**Activity**
Repeat the records below word for word and omit each image.

==*==

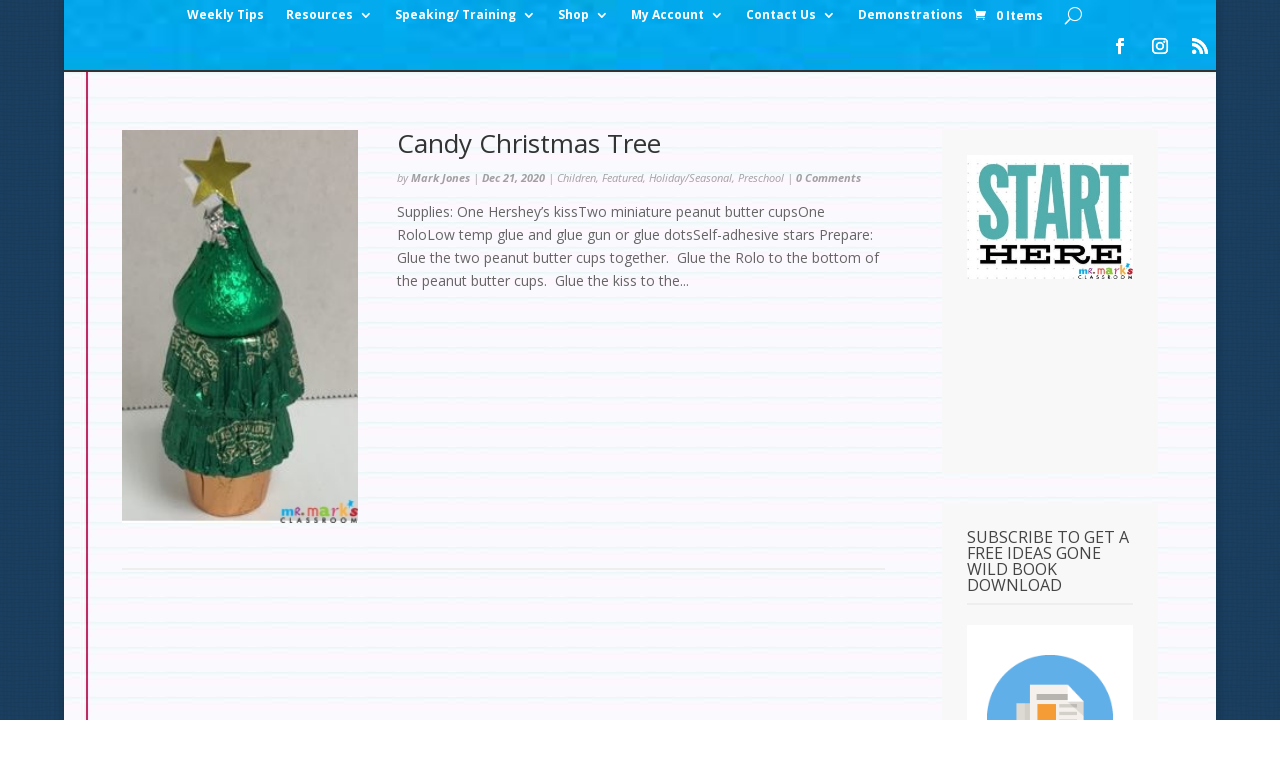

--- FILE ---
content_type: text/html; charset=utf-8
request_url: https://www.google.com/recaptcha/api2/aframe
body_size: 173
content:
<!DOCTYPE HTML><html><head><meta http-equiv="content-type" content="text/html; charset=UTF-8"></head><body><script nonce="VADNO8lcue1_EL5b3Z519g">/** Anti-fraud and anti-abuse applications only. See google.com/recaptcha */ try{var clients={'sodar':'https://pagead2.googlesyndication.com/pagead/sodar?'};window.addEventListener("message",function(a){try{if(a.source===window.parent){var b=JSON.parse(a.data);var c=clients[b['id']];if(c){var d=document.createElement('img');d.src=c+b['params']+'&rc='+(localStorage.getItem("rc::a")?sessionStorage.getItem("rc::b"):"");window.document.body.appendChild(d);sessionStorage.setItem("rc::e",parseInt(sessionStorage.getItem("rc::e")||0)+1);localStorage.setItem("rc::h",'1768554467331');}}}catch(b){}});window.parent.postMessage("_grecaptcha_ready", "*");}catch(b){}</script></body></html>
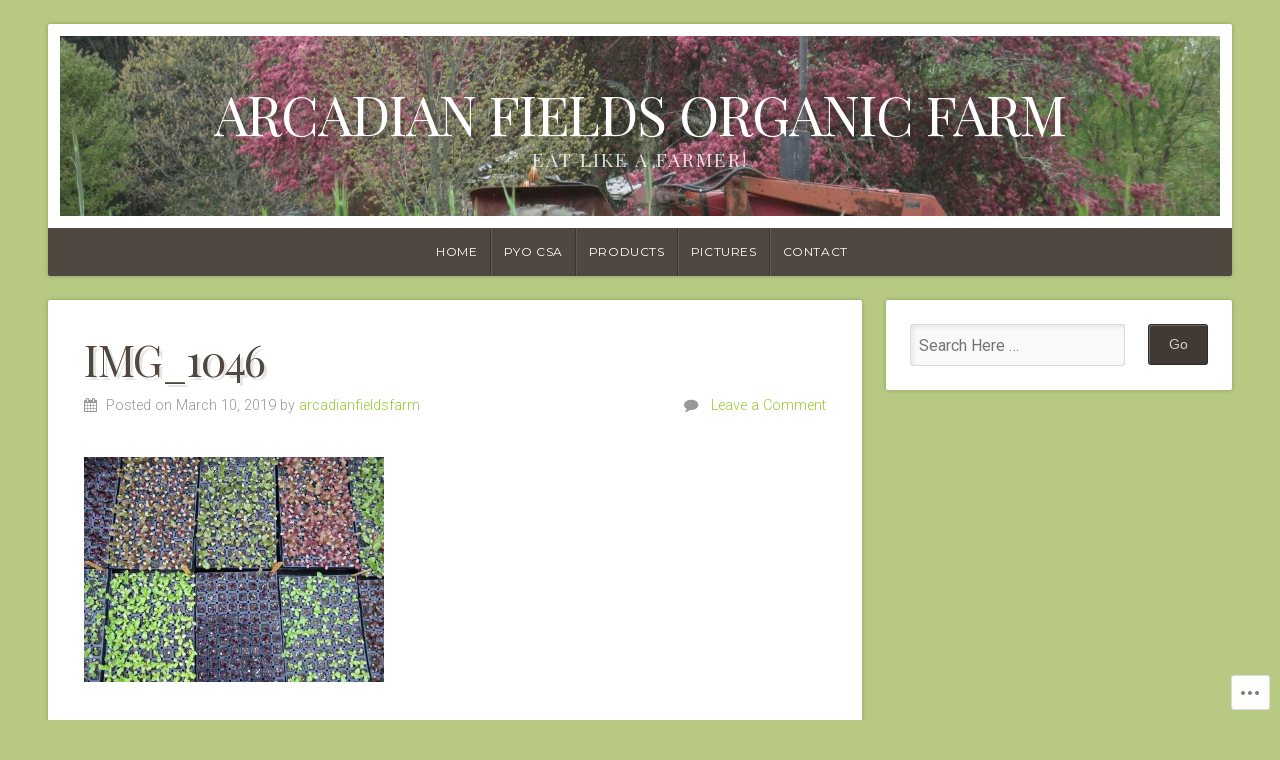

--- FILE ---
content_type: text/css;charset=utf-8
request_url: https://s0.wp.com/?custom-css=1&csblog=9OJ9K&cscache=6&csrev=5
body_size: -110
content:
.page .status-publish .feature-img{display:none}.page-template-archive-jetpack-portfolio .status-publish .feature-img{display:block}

==*==

**Result of the task**
--- FILE ---
content_type: text/html; charset=utf-8
request_url: https://www.google.com/recaptcha/api2/aframe
body_size: 173
content:
<!DOCTYPE HTML><html><head><meta http-equiv="content-type" content="text/html; charset=UTF-8"></head><body><script nonce="VADNO8lcue1_EL5b3Z519g">/** Anti-fraud and anti-abuse applications only. See google.com/recaptcha */ try{var clients={'sodar':'https://pagead2.googlesyndication.com/pagead/sodar?'};window.addEventListener("message",function(a){try{if(a.source===window.parent){var b=JSON.parse(a.data);var c=clients[b['id']];if(c){var d=document.createElement('img');d.src=c+b['params']+'&rc='+(localStorage.getItem("rc::a")?sessionStorage.getItem("rc::b"):"");window.document.body.appendChild(d);sessionStorage.setItem("rc::e",parseInt(sessionStorage.getItem("rc::e")||0)+1);localStorage.setItem("rc::h",'1768554467331');}}}catch(b){}});window.parent.postMessage("_grecaptcha_ready", "*");}catch(b){}</script></body></html>

--- FILE ---
content_type: text/css;charset=utf-8
request_url: https://s0.wp.com/?custom-css=1&csblog=9OJ9K&cscache=6&csrev=5
body_size: -110
content:
.page .status-publish .feature-img{display:none}.page-template-archive-jetpack-portfolio .status-publish .feature-img{display:block}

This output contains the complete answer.